Here’s what ETI believes.
Local coalitions – platforms of interested parties – are a key mechanism in finding solutions to local problems.
Turkey’s footwear and garment sector is a case in point.
As we have pointed out previously, Turkey is a fast fashion hub where its ability to produce fashion quickly is part of its USP.
Yet this can result in cutting corners. Particularly, as over the last six years, Turkey has had to absorb three million Syrian refugees.
Many are working in the footwear and garment sector and are hugely vulnerable to exploitation.
That needs to be acknowledged.
But we also must acknowledge what is being done to safeguard workers – both Syrian and Turkish – as was discussed at our Turkey platform 2018 annual meeting.

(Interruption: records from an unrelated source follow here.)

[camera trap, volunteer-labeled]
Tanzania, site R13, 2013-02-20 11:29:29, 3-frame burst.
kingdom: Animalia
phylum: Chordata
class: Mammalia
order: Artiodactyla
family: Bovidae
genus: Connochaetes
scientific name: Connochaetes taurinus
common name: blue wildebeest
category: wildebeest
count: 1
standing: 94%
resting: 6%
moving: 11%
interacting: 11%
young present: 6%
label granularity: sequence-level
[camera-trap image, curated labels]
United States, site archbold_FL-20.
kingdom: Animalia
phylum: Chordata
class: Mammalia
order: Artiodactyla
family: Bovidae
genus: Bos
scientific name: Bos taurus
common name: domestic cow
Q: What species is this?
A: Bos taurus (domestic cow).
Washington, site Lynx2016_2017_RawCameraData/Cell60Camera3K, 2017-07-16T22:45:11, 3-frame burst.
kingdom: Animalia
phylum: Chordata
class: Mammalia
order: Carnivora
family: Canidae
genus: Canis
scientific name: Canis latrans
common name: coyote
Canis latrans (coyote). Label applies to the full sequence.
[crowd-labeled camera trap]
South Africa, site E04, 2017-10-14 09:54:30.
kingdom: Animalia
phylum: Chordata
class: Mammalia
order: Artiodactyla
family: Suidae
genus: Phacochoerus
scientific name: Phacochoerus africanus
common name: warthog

Strengthening the garment sector
ETI facilitates an apparel and textiles platform in Turkey which aims to strengthen the garment sector’s ability to implement the UN’s General Principles on Business and Human Rights.
Since its inauguration in 2016, it now reaches 30 brands and retailers, employer associations, trade unions and civil society as well as thousands of factories. Its steering group includes important industry voices including ITKIB, TTSIS and TGSD and it has wide-ranging industry and governmental support.
As part of the platform’s operating principles, it meets every year to assess progress and plan for the future.
This year’s meeting in Istanbul attracted delegates from business (local and international) trade unions and civil society as well as government representatives.
They heard that three working groups have been established made up of ETI member brands, employers’ associations, trade unions and NGOs.
Those groups raise business and human rights awareness, promote workplace social dialogue, and address the root causes of any human rights issues.
Over the last year (in addition to progress which has been reported in earlier blogs and on our programme webpages) we have seen:
- Workshops organised for supplier factories (in collaboration with the IMPR/UNHCR) on the needs of Syrian refugees, what constitutes illegal work and obtaining legal work permits.
- The production of a guide to buying responsibly, preparatory research for a planned study on purchasing practices and activities coordinated with ACT (Action, Collaboration, Transformation) around paying living wages.
- Training on workplace social dialogue delivered to supplier factories nominated by ETI member brands, and worker representative systems introduced.
Many steps forward
It is obvious that Turkey is already many steps forward from where it was a year ago.
The government, for example, has introduced a temporary protection regime for Syrian refugees.
It is driving forward work permit legislation and is building the capacity of institutions, businesses and of Syrian workers themselves to work legally in Turkey.
The ETI facilitated Platform has recognised that any initiative towards Syrian workers should take into account the situation of Turkish workers as well as the specifics of the Turkish labour market and it is addressing key issues that rightly sit with businesses themselves to take forward.
But I would be remiss if I didn’t concede that challenges remain and all stakeholders, including ETI, must continue to cooperate.
As discussed at the meeting, these challenges include collaborating around issues such as audits (they’re essential but there is huge debate about their true worth and whether then can be streamlined), addressing structural problems within the industry itself (Turkey has 52,000 garment manufacturers with the vast majority employing less than 49 workers) and improving the ability and effectiveness of unions.
Very specifically, we know that transparency in the lower tiers of supply chains, particularly within subcontracting units, remains a challenge and one that must be addressed.
A detailed report on the day’s discussions is available and we’ll be taking forward several of the ideas raised.
What’s clear is that Turkey is a regional powerhouse.
Its garment industry has the potential to become an architype for good practice – particularly around refugee working – providing gaps can be filled.
That’s why, over the next three years, our aim is to bring the industry together and bring more factories on board to address ingrained issues.
Importantly, we will build consensus on how to scale up efforts and support the growth of a high quality industry that meets international expectations around business and human rights.